Existe quantidade e qualidade, mas a procura é bem menor que a oferta. Não me lembro de um só livro sobre futebol que um dia tenha entrada na lista dos dez mais vendidos. Eu diria que existem três categorias de obras. Os livros ‘de torcedor’, que exaltam descaradamente o clube do autor. Os livros ‘de pesquisador’, que vão com mais profundidade aos fatos e são menos generosos com os elogios. E as biografias de jogadores, que misturam ficção e realidade.
As baixas vendas de livros sobre futebol têm dois motivos.

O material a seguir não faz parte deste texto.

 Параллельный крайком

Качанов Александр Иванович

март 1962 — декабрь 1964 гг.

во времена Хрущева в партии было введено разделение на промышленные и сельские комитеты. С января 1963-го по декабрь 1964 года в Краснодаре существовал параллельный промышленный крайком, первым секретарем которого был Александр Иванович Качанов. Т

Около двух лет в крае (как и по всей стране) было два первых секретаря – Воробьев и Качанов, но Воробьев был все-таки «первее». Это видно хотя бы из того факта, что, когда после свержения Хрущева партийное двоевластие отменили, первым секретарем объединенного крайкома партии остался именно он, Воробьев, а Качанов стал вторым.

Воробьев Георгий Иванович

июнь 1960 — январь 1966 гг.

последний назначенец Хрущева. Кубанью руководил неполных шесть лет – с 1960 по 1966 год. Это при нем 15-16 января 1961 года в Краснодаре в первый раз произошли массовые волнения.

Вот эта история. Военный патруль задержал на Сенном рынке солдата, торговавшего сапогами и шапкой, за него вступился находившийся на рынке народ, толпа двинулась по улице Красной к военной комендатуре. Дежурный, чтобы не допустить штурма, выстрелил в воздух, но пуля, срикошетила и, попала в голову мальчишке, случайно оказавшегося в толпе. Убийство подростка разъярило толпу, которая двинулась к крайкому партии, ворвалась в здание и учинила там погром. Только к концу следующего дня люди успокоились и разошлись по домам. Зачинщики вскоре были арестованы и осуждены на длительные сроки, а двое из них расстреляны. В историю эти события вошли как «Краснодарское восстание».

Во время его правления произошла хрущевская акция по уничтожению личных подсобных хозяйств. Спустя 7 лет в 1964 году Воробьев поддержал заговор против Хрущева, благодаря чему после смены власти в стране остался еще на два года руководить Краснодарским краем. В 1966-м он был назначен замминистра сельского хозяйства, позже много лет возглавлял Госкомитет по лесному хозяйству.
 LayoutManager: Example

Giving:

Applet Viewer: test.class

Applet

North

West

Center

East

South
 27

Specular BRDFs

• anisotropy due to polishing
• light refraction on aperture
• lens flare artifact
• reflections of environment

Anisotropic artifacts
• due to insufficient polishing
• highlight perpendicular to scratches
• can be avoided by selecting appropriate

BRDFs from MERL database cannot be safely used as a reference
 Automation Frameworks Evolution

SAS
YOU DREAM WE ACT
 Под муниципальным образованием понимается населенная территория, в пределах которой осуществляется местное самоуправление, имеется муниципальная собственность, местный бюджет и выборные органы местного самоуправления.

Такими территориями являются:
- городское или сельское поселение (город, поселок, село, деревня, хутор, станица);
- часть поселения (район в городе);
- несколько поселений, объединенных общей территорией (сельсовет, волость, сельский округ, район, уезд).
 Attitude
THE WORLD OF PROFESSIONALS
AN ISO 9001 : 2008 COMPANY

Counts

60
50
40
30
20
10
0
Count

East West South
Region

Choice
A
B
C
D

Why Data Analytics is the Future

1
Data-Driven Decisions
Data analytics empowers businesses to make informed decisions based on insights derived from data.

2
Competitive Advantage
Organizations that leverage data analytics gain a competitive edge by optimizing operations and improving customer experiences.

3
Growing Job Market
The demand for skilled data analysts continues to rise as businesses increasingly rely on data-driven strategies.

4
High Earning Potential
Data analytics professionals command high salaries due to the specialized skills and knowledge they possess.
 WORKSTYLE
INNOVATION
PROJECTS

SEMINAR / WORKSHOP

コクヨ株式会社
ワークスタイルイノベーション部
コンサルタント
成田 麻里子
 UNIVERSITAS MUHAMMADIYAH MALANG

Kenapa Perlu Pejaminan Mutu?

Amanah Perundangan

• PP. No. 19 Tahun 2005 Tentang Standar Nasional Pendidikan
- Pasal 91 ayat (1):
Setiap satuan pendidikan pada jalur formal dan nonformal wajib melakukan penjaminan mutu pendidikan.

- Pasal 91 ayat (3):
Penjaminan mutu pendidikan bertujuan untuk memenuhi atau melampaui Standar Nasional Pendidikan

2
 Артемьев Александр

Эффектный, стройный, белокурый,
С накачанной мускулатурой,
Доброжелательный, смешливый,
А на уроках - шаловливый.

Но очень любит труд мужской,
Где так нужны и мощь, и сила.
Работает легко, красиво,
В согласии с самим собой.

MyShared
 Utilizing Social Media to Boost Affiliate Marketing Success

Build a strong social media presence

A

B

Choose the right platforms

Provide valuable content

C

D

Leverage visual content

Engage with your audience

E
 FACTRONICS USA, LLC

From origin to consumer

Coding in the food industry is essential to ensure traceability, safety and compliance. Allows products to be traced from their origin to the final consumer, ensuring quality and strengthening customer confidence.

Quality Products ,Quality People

O primeiro é o desinteresse da maioria dos leitores. Três de cada quatro livros vendidos atualmente no Brasil são de autoajuda e esoterismo. E o segundo é o imediatismo do torcedor. Há muito mais gente querendo saber como seu time jogou ontem ou vai jogar no domingo que vem, do que gente preocupada com algo que aconteceu há mais de quarenta anos. Não bastasse isso, parece que atualmente estamos disputando não um Campeonato Brasileiro de Futebol, mas um Campeonato Brasileiro de Arbitragens, considerando-se o tempo e o espaço que a mídia dedica à discussão de erros de juízes.
Depois de quase 4.000 páginas dedicadas às Copas, pensa em tocar/estaria tocando mais algum livro sobre futebol?
Acabo de lançar um, em parceria com meu colega Darcio Ricca, sobre o fatídico sete a um da Copa de 2014. Foi uma ideia do Darcio, que fez a maior parte do trabalho, e eu contribuí com alguns capítulos. O livro chama “Sete Atos, Um Final?” e tenta explicar o que a torcida brasileira está tentando entender até agora.